In a Tuesday speech on economic policy, 2012 Presidential hopeful Tim Pawlenty took President Barack Obama to task. The former Minnesota Governor chose Obama’s hometown, Chicago, for his first speech as an official candidate for the Republican nomination for the Presidency.
“Regrettably, President Obama is a champion practitioner of class warfare. Elected with a call for unity and hope, he has spent three years dividing our nation, fanning the flames of class envy and resentment to deflect attention from his own failures and the economic hardship they have visited on America,” Pawlenty said, according to speech excerpts made available on his campaign website.
Pawlenty suggested cutting spending by eliminating unnecessary government programs by using what he called “The Google Test.”
“If you can find a good or service on the Internet, then the Federal government probably doesn’t need to be doing it,” Pawlenty said. “The post office, the government printing office, Amtrak, Fannie and Freddie were all built for a time in our country when the private sector did not adequately provide those products. That’s no longer the case.”
Pawlenty also advocated sweeping tax reforms, for both individuals and businesses.
“On the individual rates we need a simpler, fairer, flatter tax system overall. I propose just two rates: 10 percent and 25 percent. Under my plan, those who currently pay no income tax would stay at a zero rate.
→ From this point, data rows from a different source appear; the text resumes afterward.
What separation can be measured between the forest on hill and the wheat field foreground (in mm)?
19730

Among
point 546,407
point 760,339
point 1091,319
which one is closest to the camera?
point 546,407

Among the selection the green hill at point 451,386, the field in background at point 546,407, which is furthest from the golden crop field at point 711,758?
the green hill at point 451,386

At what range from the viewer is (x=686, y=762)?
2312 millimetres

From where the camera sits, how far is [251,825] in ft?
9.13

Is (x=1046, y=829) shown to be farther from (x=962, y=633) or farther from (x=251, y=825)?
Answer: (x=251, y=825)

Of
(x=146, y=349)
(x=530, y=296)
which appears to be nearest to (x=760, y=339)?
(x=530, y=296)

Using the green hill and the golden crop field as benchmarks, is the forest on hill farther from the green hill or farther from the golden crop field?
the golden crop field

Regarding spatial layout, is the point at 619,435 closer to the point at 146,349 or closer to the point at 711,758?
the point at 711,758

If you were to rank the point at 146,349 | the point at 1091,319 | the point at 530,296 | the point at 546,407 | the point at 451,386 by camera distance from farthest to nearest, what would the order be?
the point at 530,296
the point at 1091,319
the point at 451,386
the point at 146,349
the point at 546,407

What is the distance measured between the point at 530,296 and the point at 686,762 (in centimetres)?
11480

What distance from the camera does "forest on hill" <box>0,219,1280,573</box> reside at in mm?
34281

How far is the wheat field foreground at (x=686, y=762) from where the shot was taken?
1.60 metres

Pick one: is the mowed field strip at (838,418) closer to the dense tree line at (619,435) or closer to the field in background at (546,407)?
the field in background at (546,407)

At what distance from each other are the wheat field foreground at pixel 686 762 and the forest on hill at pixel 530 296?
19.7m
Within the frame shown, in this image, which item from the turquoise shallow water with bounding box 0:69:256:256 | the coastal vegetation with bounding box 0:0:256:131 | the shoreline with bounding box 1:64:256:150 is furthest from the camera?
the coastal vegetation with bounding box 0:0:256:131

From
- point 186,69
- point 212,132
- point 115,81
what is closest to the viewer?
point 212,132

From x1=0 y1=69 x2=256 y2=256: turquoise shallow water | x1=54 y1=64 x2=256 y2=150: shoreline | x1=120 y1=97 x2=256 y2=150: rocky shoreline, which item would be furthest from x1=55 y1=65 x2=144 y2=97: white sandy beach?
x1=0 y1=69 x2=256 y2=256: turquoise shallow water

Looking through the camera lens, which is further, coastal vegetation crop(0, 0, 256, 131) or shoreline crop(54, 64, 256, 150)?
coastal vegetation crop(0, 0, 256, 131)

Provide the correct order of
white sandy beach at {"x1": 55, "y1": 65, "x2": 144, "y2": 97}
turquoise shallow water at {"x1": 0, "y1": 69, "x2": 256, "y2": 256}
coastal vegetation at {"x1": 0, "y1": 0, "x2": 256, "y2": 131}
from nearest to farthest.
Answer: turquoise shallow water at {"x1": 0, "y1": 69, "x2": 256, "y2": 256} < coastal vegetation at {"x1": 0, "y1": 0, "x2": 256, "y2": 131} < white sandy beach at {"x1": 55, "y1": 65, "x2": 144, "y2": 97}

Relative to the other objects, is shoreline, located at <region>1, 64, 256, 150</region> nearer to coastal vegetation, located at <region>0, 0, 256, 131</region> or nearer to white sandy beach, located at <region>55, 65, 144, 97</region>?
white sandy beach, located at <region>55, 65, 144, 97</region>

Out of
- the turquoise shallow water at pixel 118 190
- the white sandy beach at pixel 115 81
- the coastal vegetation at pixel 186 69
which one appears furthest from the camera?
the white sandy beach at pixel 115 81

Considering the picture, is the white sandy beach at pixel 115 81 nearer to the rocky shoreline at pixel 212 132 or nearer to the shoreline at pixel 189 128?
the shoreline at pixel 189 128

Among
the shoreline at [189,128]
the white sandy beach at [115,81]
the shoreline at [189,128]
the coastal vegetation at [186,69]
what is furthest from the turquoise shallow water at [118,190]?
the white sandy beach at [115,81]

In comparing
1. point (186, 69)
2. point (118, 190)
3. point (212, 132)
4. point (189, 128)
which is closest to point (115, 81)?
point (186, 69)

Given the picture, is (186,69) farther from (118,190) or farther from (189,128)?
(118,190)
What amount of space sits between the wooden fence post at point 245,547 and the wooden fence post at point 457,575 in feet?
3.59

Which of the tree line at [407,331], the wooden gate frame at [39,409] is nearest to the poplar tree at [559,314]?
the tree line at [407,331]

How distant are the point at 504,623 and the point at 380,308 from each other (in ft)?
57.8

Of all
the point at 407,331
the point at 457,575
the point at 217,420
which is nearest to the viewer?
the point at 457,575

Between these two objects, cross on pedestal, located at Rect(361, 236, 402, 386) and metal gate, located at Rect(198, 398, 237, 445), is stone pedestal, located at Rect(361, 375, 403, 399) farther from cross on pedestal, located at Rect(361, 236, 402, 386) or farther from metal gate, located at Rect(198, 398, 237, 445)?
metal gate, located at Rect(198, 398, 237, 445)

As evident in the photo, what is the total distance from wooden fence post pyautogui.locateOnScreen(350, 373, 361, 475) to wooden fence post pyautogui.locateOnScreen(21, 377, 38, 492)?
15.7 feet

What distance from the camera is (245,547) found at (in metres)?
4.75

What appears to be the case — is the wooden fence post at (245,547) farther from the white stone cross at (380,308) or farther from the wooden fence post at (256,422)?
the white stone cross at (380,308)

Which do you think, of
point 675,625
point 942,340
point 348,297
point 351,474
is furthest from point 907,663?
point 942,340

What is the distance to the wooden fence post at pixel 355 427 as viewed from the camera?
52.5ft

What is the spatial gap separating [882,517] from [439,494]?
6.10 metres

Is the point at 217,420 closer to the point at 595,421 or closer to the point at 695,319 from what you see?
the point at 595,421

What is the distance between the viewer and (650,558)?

After that, the first $50,000 of income — or $100,000 for married couples — would be taxed at 10 percent. Everything above that would be taxed at 25 percent. That’s it,” Pawlenty said.
Pawlenty also suggested that economic growth should be fueled by fewer restrictions on entrepreneurship.
“The United States is still home to the most dynamic and entrepreneurial people in the world. They’re all around us, ready to innovate, invest, compete and create new businesses and jobs. That will mean opportunities for everyone. They have been discouraged and weighed down by President Obama’s big government and heavy-handed regulations,” Pawlenty said.